My Body Came Back to Life
by Linghong

Before I found OM, I always felt a hunger. I grew up in China, in a culture where children were supposed to follow instructions—but not express their emotions or desires. Stay in school, be a good girl, study at an academy, and then go to university if your family can afford it. That was my life—to follow a schedule and be a responsible person. I didn’t feel that I could express anger or depression. Exploring sexuality was even more taboo.

I was one of four children, and all six of us lived in a place with one and a half rooms. We had a big bed where the four of us kids slept together. It was fun, actually, and I didn't feel like I was missing anything, because everyone around us was in the same situation. We ate meat once a month and otherwise, just had foods like cabbage and potatoes. We had no toilet. In the morning, we had to pee in a bucket and then carry that bucket to the public toilet, which was really just a big hole in the ground. 

We were trained very well in the art of survival. But I was lucky that my parents worked very hard so that my siblings and I could go to the university. I studied international trade, which was also lucky—because after I graduated, China opened up to the markets of the world. First, I worked for government-owned businesses. When China began allowing private companies, I started my own trade business. 

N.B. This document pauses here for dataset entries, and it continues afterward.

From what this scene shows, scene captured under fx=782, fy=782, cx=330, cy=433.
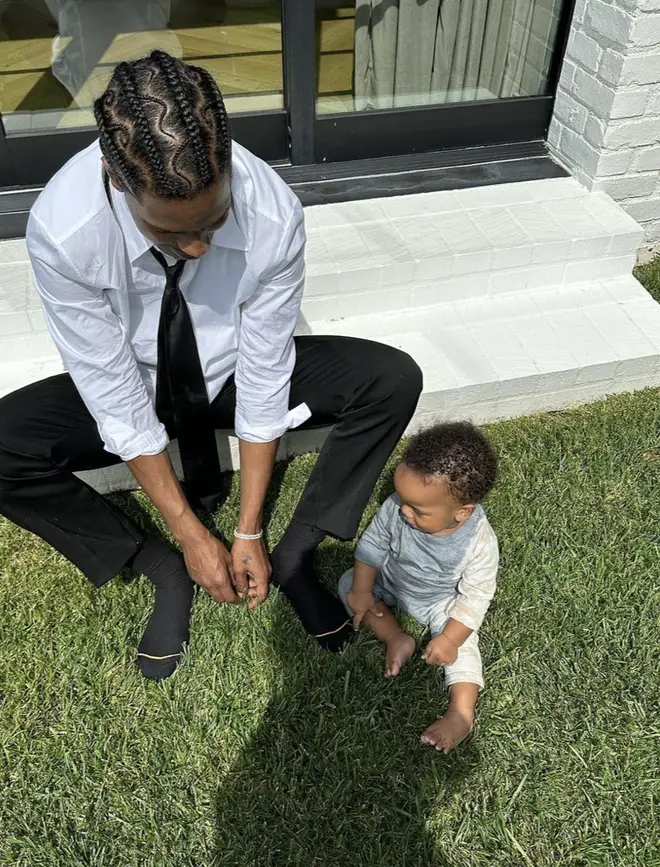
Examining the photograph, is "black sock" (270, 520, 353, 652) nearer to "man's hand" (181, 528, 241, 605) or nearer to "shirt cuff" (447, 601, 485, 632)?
"man's hand" (181, 528, 241, 605)

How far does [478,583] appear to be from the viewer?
7.14 ft

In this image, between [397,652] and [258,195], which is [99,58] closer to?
[258,195]

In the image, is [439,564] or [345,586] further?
[345,586]

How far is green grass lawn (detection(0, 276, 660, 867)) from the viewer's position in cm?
193

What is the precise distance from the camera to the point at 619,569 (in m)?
2.48

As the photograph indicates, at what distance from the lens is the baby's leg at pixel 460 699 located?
6.79 ft

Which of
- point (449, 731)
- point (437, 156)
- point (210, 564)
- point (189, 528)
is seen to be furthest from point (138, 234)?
point (437, 156)

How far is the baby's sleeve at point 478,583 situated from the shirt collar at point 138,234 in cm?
101

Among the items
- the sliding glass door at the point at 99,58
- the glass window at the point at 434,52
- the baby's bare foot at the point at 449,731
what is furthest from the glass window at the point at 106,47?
the baby's bare foot at the point at 449,731

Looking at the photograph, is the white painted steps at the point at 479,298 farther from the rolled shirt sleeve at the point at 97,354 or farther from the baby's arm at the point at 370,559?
the rolled shirt sleeve at the point at 97,354

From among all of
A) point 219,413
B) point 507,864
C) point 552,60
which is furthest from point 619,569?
point 552,60

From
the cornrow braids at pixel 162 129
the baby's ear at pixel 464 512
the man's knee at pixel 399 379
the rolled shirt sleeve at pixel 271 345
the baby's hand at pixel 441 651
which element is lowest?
the baby's hand at pixel 441 651

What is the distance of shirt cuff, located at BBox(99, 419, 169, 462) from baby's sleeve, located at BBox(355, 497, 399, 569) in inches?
25.1

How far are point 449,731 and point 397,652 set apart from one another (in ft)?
0.86
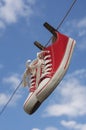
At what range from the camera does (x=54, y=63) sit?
657 centimetres

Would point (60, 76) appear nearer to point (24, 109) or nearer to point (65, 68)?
point (65, 68)

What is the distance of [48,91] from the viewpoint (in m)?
6.30

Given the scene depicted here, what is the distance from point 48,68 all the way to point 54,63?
0.09 meters

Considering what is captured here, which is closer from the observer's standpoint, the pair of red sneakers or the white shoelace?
the pair of red sneakers

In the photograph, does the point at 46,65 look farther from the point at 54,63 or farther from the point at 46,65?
the point at 54,63

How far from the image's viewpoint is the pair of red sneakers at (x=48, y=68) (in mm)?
6336

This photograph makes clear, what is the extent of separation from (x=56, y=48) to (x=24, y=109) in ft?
2.58

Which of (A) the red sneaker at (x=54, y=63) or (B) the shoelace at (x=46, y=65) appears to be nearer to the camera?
(A) the red sneaker at (x=54, y=63)

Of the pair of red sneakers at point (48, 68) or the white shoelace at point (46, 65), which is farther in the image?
the white shoelace at point (46, 65)

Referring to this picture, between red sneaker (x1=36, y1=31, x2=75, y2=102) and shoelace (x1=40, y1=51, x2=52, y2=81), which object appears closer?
red sneaker (x1=36, y1=31, x2=75, y2=102)

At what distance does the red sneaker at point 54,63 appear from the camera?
6.31 m

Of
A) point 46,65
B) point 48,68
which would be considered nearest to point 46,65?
point 46,65

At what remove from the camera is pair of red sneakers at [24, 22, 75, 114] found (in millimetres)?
6336

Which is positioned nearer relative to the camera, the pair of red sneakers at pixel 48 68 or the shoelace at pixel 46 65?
the pair of red sneakers at pixel 48 68
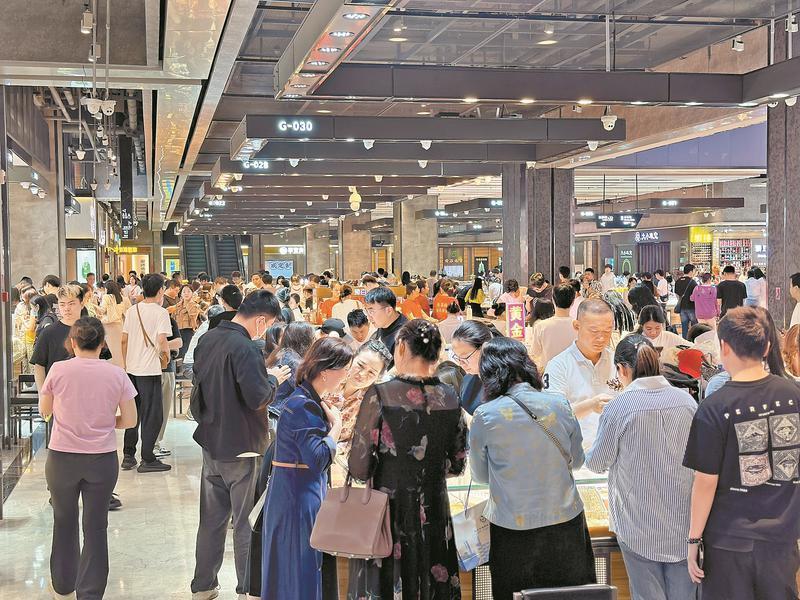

Through my work, I met the man who became my husband, an American. I immigrated to America at age 35 when we married, but after five years, our relationship wasn’t going well. After we divorced, I started looking for a partner on dating apps. I tried hard to meet people, but the relationships never went anywhere—because I had trouble being who I was. I couldn’t express myself without feeling shame. 

I discovered Orgasmic Meditation at a Tony Robbins event, where they had an OM demonstration. The event made a big impression on me, because I realized that I had many layers of protection around myself that were keeping me stuck. This was due to a feeling of scarcity that was deep in my roots. Because of the way I had grown up, I felt like I had to fight to get what I wanted, even in my relationships. It was time to peel off the layers of protection around me.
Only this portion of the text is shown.